Output every line of the material below as a JSON list of strings, one string per line, omitting blank lines and the picture markers.

================================

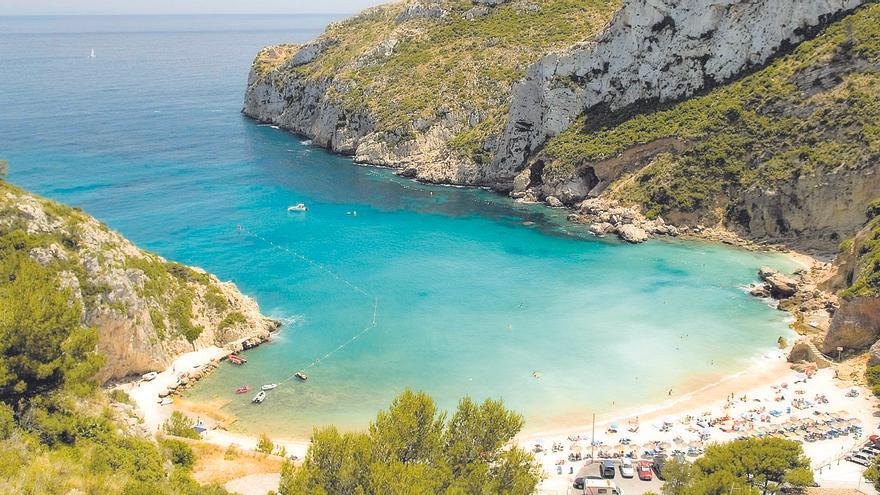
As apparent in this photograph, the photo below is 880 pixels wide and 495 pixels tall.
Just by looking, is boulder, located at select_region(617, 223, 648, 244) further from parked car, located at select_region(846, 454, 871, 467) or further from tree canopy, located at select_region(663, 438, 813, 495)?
tree canopy, located at select_region(663, 438, 813, 495)

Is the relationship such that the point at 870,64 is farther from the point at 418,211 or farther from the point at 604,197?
the point at 418,211

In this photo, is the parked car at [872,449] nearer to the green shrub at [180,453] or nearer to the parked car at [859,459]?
the parked car at [859,459]

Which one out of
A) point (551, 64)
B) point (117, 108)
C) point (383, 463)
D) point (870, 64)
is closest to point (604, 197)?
point (551, 64)

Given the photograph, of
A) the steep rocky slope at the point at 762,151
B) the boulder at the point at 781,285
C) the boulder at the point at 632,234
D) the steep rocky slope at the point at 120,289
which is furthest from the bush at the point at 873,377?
the steep rocky slope at the point at 120,289

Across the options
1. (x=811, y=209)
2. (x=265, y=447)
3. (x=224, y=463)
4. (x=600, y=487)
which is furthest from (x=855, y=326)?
(x=224, y=463)

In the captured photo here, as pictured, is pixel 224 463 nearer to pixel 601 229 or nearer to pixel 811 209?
pixel 601 229

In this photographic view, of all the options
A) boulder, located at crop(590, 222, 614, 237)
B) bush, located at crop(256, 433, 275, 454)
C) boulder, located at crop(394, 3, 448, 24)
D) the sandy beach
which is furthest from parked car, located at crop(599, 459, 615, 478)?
boulder, located at crop(394, 3, 448, 24)
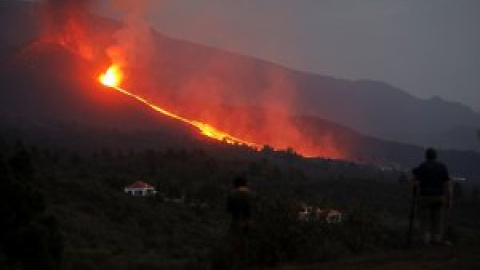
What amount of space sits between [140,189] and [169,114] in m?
75.8

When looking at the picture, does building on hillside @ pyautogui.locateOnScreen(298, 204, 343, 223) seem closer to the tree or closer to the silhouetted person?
the silhouetted person

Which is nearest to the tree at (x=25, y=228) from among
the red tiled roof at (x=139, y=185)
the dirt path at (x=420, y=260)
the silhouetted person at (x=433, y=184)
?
the dirt path at (x=420, y=260)

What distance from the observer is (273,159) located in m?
115

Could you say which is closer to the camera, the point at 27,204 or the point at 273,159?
the point at 27,204

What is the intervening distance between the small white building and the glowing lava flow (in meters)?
54.8

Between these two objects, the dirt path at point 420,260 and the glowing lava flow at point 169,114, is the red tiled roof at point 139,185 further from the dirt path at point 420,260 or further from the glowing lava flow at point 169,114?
the glowing lava flow at point 169,114

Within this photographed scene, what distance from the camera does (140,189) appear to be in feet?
205

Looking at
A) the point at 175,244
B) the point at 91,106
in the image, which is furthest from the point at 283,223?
the point at 91,106

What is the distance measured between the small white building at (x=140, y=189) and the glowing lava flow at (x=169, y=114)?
54813mm

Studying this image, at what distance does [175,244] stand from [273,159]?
72.5 metres

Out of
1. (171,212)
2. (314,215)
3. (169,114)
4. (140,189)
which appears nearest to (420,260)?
(314,215)

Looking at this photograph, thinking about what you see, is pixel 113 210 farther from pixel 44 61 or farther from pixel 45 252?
pixel 44 61

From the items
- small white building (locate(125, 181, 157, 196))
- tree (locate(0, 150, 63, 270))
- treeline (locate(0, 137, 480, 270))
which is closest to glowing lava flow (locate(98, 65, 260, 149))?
treeline (locate(0, 137, 480, 270))

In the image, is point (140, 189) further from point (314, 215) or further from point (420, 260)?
point (420, 260)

================================

_Answer_.
[
  "As apparent in this photograph, the photo below is 880 pixels wide and 495 pixels tall.",
  "Just by looking, is boulder, located at select_region(617, 223, 648, 244) further from parked car, located at select_region(846, 454, 871, 467) or further from tree canopy, located at select_region(663, 438, 813, 495)?",
  "tree canopy, located at select_region(663, 438, 813, 495)",
  "Is the relationship such that the point at 870,64 is farther from the point at 418,211 or farther from the point at 604,197?",
  "the point at 418,211",
  "In this photo, is the parked car at [872,449] nearer to the green shrub at [180,453] or nearer to the parked car at [859,459]?",
  "the parked car at [859,459]",
  "Which one out of",
  "A) point (551, 64)",
  "B) point (117, 108)",
  "C) point (383, 463)",
  "D) point (870, 64)",
  "is closest to point (604, 197)?",
  "point (551, 64)",
  "Given the photograph, of",
  "A) the steep rocky slope at the point at 762,151",
  "B) the boulder at the point at 781,285",
  "C) the boulder at the point at 632,234",
  "D) the steep rocky slope at the point at 120,289",
  "which is furthest from the bush at the point at 873,377?",
  "the steep rocky slope at the point at 120,289",
  "Across the options",
  "1. (x=811, y=209)",
  "2. (x=265, y=447)",
  "3. (x=224, y=463)",
  "4. (x=600, y=487)",
  "which is furthest from (x=855, y=326)?",
  "(x=224, y=463)",
  "In the captured photo here, as pictured, is pixel 224 463 nearer to pixel 601 229 or nearer to pixel 811 209?",
  "pixel 601 229",
  "In this photographic view, of all the options",
  "A) boulder, located at crop(590, 222, 614, 237)",
  "B) bush, located at crop(256, 433, 275, 454)",
  "C) boulder, located at crop(394, 3, 448, 24)",
  "D) the sandy beach",
  "which is furthest from parked car, located at crop(599, 459, 615, 478)?",
  "boulder, located at crop(394, 3, 448, 24)",
  "What amount of space sits between [140,189] and [169,114] in m?",
  "75.8",
  "When looking at the picture, does building on hillside @ pyautogui.locateOnScreen(298, 204, 343, 223) seem closer to the tree or closer to the silhouetted person?",
  "the silhouetted person",
  "Which is nearest to the tree at (x=25, y=228) from among",
  "the red tiled roof at (x=139, y=185)",
  "the dirt path at (x=420, y=260)",
  "the silhouetted person at (x=433, y=184)",
  "?",
  "the dirt path at (x=420, y=260)",
  "What distance from the observer is (273,159) located in m?",
  "115",
  "Could you say which is closer to the camera, the point at 27,204 or the point at 273,159?",
  "the point at 27,204",
  "What is the intervening distance between the small white building and the glowing lava flow (in meters)?",
  "54.8",
  "Between these two objects, the dirt path at point 420,260 and the glowing lava flow at point 169,114, is the red tiled roof at point 139,185 further from the dirt path at point 420,260 or further from the glowing lava flow at point 169,114?",
  "the glowing lava flow at point 169,114",
  "Within this photographed scene, what distance from the camera does (140,189) appear to be in feet?",
  "205",
  "Looking at",
  "A) the point at 175,244",
  "B) the point at 91,106",
  "in the image, which is furthest from the point at 283,223?",
  "the point at 91,106",
  "What is the distance measured between the small white building at (x=140, y=189) and the glowing lava flow at (x=169, y=114)?",
  "54813mm",
  "Studying this image, at what distance does [175,244] stand from [273,159]?",
  "72.5 metres",
  "Out of",
  "1. (171,212)",
  "2. (314,215)",
  "3. (169,114)",
  "4. (140,189)",
  "which appears nearest to (420,260)?",
  "(314,215)",
  "Looking at this photograph, thinking about what you see, is pixel 113 210 farther from pixel 44 61 or farther from pixel 45 252?",
  "pixel 44 61",
  "From the items",
  "- small white building (locate(125, 181, 157, 196))",
  "- tree (locate(0, 150, 63, 270))",
  "- treeline (locate(0, 137, 480, 270))",
  "which is closest to glowing lava flow (locate(98, 65, 260, 149))?",
  "treeline (locate(0, 137, 480, 270))",
  "In the image, is point (140, 189) further from point (314, 215) or further from point (420, 260)?",
  "point (420, 260)"
]